Una tarde, justo cuando el cielo dejaba caer el regalo poco bienvenido de la lluvia, Tenten llamó para cenar y pasar unas horas en compañía de Sakura.
De pie en la cocina, estaba preparando un poco de lechuga cuando sonó el teléfono. Como tenía las manos mojadas, le pidió a Tenten que contestara.
Ella lo hizo con un tono de voz muy formal.
—Residencia de la señorita Haruno Sakura. Tenten al aparato. La señorita Haruno se pondrá a hablar con usted en cuanto se limpie las manos de la lechuga y demás vegetales.
—Tenten —comentó Sakura, entre risas, mientras se dirigía corriendo al salón—. No puedo dejar que hagas nada.
—No importa —anunció ella mientras le extendía el teléfono—. Sólo se trata de una voz masculina increíblemente sensual.
—Gracias. Vete a la cocina —le ordenó Sakura. Rápidamente agarró el teléfono—. Hola, no le hagas caso a mi amiga. Está loca —dijo, sin saber quién estaba al otro lado de la línea.
—Al contrario. Es la conversación más interesante que he tenido en todo el día.
—¿Neji?
—Lo has adivinado a la primera. Bienvenida a la jungla de asfalto, mi estimada Sakura. ¿Cómo te fue en Kanagawa?
—Muy bien —susurró ella—. Muy bien...
—Vaya, qué comentario más esclarecedor. ¿Disfrutaste de las Navidades?
—Sí, mucho. ¿Y tú? —le preguntó, tratando de recobrar la compostura—. ¿Has pasado buenas fiestas?
—Maravillosas, aunque estoy seguro de que las mías han sido mucho más tranquilas que las tuyas.
—Supongo que fueron diferentes —replicó ella, enojada sin saber por qué.
—Bueno, todo eso forma ya parte del pasado.

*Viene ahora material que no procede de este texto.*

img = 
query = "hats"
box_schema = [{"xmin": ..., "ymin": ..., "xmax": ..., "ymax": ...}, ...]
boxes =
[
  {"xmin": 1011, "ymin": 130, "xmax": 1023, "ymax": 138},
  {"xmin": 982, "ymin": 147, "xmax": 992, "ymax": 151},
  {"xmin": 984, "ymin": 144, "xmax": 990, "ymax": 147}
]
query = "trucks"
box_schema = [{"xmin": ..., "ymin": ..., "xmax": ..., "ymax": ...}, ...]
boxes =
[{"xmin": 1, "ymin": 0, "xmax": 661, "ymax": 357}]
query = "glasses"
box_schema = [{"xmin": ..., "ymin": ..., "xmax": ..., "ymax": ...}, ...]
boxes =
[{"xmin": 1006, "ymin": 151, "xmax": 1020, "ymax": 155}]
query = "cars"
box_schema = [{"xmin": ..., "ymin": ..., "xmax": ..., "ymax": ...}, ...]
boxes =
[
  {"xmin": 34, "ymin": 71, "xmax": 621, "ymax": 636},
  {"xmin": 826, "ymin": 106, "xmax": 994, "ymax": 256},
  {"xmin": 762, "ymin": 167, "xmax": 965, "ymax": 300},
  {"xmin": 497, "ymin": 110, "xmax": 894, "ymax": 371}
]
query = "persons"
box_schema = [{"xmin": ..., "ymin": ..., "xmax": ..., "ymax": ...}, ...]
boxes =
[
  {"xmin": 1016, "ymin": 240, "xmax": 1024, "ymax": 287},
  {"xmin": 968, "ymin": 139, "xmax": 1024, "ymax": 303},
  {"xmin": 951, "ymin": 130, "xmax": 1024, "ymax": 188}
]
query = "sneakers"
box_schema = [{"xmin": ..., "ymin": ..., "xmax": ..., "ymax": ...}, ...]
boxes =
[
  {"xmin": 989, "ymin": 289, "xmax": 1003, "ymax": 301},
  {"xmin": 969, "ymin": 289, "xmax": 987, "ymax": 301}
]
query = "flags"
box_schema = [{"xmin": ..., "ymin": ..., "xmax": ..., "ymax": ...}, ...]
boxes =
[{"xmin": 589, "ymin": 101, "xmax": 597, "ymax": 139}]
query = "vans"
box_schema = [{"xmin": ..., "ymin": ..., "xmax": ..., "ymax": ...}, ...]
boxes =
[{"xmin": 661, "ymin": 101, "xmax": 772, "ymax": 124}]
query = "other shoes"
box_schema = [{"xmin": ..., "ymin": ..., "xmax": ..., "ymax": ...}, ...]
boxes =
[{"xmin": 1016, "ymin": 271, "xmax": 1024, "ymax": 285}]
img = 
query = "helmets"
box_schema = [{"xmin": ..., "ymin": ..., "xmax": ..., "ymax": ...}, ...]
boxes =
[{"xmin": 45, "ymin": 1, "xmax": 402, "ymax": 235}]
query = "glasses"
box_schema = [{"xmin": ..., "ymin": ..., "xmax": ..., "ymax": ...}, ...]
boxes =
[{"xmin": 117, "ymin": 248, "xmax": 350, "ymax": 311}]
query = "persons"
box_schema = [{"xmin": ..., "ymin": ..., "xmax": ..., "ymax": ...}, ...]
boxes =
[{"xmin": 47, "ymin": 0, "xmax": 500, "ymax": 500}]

En realidad, te llamo por el próximo fin de semana.
—¿Fin de semana? —repitió Sakura.
—Sí. Se trata de una escapada a las montañas.
—¿A las montañas? —repetía cuál loro.
—Me empieza a parecer molesto que repitas lo que digo. —bromeó él—. ¿Tienes algo importante planeado desde el viernes hasta el domingo?
—Bueno, yo... No, es decir, nada demasiado importante...
—Bien. ¿Has ido alguna vez a esquiar?
—¿En Kanagawa? —replicó ella, algo más tranquila—. Bueno... Yo no...
—Bueno, no importa. Se me había ocurrido una idea para unas fotografías. Me había imaginado una hermosa dama jugueteando en la nieve. Tengo una casa en los montañas, cerca del lago. Sería un fondo muy hermoso. Así, podremos combinar los negocios con el placer.
—¿Podremos?
—No hay necesidad de alarmarse —le aseguró él, con cierta sorna—. No te voy a secuestrar para llevarte a la naturaleza salvaje y seducirte allí, aunque la idea tiene posibilidades interesantes —añadió, con una carcajada corta—. Siento que te estás sonrojando al otro lado de la línea telefónica...
—Muy gracioso —repuso ella. La enojaba que pudiera leer sus reacciones tan fácilmente—. De hecho, estoy empezando a recordar una compromiso muy urgente para el fin de semana, así que...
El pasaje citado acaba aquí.